*** Material shown ***

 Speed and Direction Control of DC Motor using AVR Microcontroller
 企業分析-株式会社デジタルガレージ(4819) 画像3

*** End of Material shown ***
*** Material shown ***

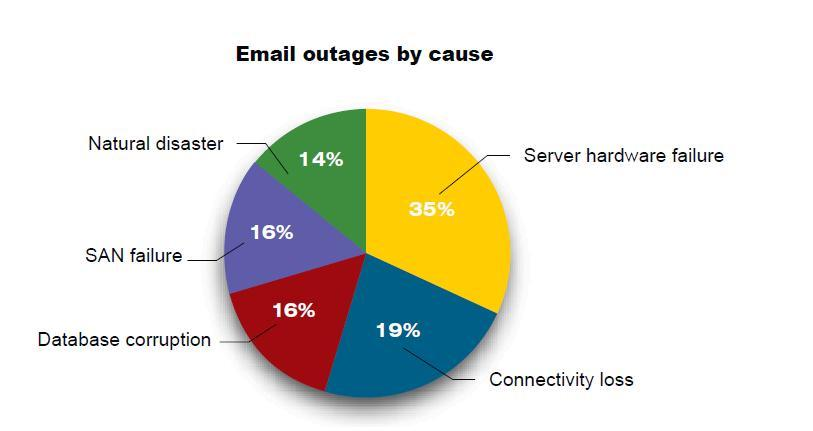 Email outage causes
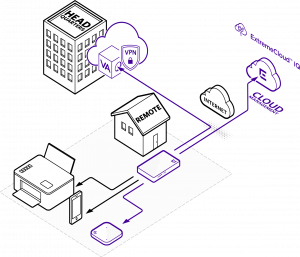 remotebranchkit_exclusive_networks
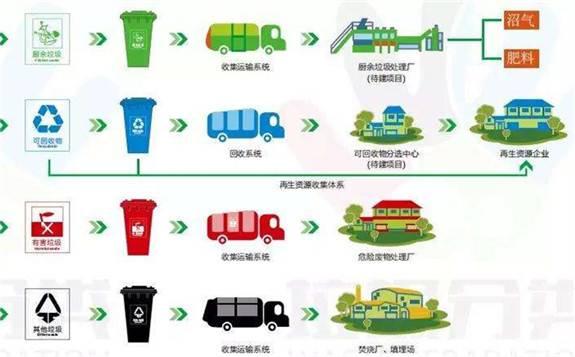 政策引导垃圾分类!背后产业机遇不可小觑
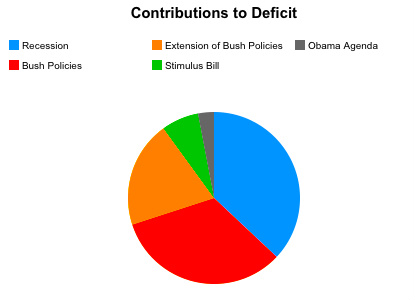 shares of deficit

*** End of Material shown ***

> [About this exercise] With the pictures left out, write out exactly the lines above from the one containing "Email outage causes" through the one containing "shares of deficit".

> [Solution to the problem]
 Email outage causes
 remotebranchkit_exclusive_networks
 政策引导垃圾分类!背后产业机遇不可小觑
 shares of deficit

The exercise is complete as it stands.